Brandenburg verschärft ab diesem Montag die Corona-Testpflicht für Volksfeste und Fußballspiele im Freien sowie Open-Air-Kinos, wenn die Sieben-Tage-Inzidenz über 20 liegt. Das war am Sonntag - außer in Frankfurt (Oder) - in allen Landkreisen und kreisfreien Städten der Fall. Die Brandenburgerinnen und Brandenburger müssen sich nun schon testen lassen, wenn die Besucherzahl bei über 500 liegt und nicht erst bei über 750 - falls man noch nicht geimpft oder genesen ist. Für Vereinssitzungen oder ähnliche Veranstaltungen in Innenräumen ohne Unterhaltungscharakter halbiert sich ab dann die Grenze für eine Testpflicht von über 200 auf über 100.

Neue Corona-Regeln in Brandenburg: Das ist geplant

Die Corona-Regeln sollen sich nach Angaben des Ministeriums künftig an diesen Punkten orientieren:
  • an den neuen Corona-Patienten im Krankenhaus pro 100.000 Einwohner in sieben Tagen (Hospitalisierungsrate),
  • den neuen Corona-Fällen pro 100.000 Einwohner in sieben Tagen (7-Tage-Inzidenz),
  • den landesweit verfügbaren Intensivbetten und ihrer Auslastung
  • sowie an der Zahl geimpfter Menschen.

Was die die 2G-Regel für Geimpfte, Genesene und Getestete bedeutet

Von der 3G-Regel ist bereits seit längerer Zeit die Rede.
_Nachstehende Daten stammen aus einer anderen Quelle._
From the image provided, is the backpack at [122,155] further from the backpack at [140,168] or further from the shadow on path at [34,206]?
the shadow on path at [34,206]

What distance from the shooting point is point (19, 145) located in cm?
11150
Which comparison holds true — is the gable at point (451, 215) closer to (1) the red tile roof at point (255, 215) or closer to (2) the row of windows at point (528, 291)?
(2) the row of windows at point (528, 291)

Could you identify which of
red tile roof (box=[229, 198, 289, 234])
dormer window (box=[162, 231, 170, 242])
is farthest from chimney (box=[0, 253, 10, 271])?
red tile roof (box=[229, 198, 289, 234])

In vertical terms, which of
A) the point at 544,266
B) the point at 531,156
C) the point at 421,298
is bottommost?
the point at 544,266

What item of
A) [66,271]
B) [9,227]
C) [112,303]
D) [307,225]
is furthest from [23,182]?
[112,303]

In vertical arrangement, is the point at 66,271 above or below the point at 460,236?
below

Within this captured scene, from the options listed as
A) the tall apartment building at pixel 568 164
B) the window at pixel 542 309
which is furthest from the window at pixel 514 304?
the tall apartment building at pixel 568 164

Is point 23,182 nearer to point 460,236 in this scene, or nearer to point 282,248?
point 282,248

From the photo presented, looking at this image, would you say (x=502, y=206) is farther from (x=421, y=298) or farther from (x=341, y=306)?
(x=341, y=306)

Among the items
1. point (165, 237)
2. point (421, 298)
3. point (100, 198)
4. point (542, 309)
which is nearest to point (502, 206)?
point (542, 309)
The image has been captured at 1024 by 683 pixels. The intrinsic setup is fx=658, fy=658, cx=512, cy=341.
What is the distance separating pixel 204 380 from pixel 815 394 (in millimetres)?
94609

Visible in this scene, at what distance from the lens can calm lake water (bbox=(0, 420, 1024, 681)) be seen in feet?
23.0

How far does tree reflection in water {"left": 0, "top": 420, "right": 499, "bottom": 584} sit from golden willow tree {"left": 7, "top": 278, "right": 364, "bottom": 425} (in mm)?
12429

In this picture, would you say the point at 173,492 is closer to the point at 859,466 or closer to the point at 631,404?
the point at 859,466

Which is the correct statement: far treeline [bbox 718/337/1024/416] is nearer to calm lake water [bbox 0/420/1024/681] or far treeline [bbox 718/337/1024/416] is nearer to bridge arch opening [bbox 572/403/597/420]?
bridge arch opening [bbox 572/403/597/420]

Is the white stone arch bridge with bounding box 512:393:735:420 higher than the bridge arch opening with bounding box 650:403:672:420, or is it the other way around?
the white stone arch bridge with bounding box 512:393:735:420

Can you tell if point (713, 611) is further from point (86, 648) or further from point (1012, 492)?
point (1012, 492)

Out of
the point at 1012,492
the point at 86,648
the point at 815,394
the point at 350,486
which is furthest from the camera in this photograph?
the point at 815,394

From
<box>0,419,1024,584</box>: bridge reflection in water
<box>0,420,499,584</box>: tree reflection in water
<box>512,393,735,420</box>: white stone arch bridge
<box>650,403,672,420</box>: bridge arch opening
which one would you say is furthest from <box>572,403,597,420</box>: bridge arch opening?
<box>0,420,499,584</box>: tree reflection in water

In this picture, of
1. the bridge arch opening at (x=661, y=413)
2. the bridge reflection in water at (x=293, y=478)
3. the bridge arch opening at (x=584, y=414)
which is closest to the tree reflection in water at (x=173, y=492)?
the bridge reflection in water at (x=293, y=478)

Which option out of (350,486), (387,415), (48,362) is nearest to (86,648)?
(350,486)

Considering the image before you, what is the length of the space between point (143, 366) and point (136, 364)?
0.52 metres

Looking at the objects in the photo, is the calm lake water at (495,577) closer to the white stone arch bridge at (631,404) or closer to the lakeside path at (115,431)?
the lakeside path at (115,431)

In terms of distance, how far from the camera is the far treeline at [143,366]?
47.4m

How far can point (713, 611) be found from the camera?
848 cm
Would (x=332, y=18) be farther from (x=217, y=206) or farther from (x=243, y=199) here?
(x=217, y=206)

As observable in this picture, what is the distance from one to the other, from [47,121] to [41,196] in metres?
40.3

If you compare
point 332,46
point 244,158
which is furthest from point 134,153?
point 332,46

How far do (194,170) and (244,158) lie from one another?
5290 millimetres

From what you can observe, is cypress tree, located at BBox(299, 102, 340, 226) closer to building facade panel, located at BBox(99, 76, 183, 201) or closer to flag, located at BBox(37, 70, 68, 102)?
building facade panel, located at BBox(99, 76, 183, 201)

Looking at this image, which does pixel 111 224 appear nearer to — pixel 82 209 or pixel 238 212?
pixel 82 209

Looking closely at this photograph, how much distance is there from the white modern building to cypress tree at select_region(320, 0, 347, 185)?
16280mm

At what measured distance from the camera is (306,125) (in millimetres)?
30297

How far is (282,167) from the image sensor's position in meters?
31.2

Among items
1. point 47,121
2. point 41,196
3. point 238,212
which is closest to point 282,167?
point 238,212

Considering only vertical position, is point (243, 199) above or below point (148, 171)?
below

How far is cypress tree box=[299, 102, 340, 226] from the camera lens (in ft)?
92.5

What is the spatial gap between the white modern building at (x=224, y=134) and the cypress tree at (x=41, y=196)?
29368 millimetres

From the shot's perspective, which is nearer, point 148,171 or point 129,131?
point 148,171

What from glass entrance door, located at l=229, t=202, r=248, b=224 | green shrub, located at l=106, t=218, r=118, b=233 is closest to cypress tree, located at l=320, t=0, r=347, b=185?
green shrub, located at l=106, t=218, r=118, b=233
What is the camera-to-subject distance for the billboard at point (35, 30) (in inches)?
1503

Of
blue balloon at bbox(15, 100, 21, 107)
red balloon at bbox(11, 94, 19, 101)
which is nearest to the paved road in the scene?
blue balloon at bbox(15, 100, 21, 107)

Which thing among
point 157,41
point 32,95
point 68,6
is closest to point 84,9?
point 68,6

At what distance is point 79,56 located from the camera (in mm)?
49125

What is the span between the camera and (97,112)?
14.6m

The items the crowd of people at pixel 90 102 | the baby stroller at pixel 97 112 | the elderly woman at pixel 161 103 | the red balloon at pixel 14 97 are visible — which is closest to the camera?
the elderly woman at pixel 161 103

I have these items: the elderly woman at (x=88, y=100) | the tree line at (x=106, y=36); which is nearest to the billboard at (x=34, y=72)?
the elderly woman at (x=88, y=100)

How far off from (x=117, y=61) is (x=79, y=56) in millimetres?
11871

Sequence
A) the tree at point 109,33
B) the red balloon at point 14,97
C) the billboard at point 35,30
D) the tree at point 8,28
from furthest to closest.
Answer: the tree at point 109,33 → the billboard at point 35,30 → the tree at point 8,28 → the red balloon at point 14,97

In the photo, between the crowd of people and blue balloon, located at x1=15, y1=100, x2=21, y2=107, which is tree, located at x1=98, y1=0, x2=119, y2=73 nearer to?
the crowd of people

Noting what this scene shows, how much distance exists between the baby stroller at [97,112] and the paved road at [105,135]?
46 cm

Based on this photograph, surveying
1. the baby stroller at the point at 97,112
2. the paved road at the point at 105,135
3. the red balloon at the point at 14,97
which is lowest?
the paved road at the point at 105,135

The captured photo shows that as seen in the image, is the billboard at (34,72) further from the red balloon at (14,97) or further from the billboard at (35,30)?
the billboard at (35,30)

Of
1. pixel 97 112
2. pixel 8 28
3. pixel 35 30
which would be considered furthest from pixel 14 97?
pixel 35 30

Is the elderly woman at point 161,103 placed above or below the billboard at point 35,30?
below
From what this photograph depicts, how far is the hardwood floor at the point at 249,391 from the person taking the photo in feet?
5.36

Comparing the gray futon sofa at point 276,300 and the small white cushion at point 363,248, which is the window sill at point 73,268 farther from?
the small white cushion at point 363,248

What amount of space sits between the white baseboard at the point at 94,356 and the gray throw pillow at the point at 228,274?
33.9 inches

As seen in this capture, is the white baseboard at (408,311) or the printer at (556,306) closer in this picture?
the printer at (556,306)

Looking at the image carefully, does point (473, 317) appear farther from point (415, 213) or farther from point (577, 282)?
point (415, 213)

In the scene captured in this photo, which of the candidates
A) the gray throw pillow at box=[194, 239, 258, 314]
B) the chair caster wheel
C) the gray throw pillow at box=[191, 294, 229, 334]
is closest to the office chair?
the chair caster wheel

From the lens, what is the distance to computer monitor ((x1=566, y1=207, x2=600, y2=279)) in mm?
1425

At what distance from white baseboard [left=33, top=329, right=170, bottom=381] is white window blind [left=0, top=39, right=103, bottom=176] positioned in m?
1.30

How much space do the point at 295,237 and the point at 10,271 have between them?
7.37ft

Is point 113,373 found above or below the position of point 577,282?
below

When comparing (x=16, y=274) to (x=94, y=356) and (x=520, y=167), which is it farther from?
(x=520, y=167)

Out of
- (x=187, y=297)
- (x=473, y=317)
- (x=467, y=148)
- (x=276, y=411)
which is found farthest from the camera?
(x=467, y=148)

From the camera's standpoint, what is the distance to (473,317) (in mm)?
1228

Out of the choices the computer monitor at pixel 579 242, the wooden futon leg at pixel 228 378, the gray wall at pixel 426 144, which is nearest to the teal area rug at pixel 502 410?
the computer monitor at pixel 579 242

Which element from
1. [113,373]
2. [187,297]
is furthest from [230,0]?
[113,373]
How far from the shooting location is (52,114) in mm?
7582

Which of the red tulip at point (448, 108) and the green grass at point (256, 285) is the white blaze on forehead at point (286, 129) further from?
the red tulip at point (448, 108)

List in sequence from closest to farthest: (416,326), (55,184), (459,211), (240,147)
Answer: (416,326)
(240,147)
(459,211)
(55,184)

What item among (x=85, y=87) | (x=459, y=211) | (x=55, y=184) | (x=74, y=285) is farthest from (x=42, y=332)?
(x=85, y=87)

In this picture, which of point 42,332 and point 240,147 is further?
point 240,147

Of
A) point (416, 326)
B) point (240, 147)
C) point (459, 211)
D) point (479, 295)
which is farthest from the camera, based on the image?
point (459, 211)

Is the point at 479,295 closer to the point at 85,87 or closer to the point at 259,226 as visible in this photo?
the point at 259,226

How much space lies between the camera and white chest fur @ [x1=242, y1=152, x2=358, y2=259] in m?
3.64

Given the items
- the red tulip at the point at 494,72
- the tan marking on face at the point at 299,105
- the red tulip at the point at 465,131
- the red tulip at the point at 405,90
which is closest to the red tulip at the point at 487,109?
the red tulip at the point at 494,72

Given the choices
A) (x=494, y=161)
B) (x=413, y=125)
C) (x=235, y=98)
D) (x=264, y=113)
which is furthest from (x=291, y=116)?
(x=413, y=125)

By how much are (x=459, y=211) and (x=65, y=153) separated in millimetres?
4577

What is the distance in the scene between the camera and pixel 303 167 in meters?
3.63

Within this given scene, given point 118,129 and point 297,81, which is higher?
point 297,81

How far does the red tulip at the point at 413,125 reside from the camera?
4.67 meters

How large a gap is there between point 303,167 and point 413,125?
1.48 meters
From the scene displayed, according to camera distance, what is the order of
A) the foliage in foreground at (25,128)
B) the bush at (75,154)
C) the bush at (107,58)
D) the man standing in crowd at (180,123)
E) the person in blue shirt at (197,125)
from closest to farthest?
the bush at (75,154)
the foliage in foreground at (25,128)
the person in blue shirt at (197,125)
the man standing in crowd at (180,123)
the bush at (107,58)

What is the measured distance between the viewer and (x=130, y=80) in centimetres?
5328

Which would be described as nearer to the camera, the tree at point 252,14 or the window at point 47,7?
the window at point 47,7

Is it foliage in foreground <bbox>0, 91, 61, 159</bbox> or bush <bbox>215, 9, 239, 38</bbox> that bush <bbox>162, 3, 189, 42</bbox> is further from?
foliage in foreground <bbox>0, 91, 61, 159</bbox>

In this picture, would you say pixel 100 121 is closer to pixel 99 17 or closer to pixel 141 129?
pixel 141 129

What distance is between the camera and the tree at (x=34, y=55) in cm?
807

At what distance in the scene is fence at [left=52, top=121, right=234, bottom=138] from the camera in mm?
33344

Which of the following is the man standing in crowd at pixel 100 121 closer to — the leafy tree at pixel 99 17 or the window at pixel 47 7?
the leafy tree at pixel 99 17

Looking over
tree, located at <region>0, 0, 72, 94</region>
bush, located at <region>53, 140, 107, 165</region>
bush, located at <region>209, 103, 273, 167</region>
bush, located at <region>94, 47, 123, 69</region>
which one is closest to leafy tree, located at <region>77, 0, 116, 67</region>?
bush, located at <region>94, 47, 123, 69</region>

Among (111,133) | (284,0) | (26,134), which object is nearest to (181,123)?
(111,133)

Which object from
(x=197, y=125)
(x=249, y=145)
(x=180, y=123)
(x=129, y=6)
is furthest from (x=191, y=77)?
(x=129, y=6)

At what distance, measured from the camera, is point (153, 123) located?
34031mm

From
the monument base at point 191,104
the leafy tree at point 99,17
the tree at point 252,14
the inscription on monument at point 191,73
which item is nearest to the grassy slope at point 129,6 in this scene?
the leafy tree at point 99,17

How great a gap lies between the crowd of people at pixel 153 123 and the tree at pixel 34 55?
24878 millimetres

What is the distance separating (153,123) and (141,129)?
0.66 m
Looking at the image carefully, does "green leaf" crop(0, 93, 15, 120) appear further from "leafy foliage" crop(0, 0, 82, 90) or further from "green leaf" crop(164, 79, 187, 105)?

Die drei „G“ stehen dabei für geimpft, genesen, getestet. Das bezieht sich darauf, dass diesen Gruppen etwa der Zutritt zu Gastronomie und Veranstaltungen gewährt wird. Unter „2G“ versteht man währenddessen nur „geimpft oder genesen“: Das bedeutet, dass Ungeimpfte bei der 2G-Regel ausgeschlossen sind. Selbst mit einem negativen Corona-Test (“getestet“) würden sie im Rahmen der 2G-Regelung an bestimmten Bereichen des öffentlichen Lebens nicht teilhaben können.
Bundesgesundheitsminister Jens Spahn hält das in Hamburg eingeführte 2G-Option für Geimpfte und Genesene für diskussionswürdig. Bund und Länder hätten sich zwar auf das 3G-Modell, also die gleiche Behandlung von Geimpften, Genesenen und Getesteten verständigt, sagte Spahn im „Abendblatt“-Podcast. „Ich finde aber den Ansatz des Hamburger Senats auch nicht so unklug, zu sagen: 3G gilt grundsätzlich, aber bei 2G kann man auf bestimmte Schutzmaßnahmen verzichten.“

2G-Regel: Kann ein neuer Lockdown vermieden werden?

Angesichts wieder steigender Infektionszahlen hat der SPD-Gesundheitsexperte Karl Lauterbach striktere Corona-Maßnahmen ab Herbst gefordert. „Wenn die Zahlen weiter so steigen, müssen wir vermehrt 2G einführen - je früher, desto besser", sagte er dem Portal "Business Insider" mit Bezug auf Geimpfte oder Genesene. Nur so sei es möglich, die Infektionskurve zu senken.
„Einen weiteren Lockdown halte ich nicht für notwendig", sagte Lauterbach weiter. „Die einzige Frage ist, wann und wo kommt 2G. Anders kriegt man die Zahlen nicht nach unten." Besonders bei Clubs, Restaurants und Kneipen müssten die Vorgaben strenger werden.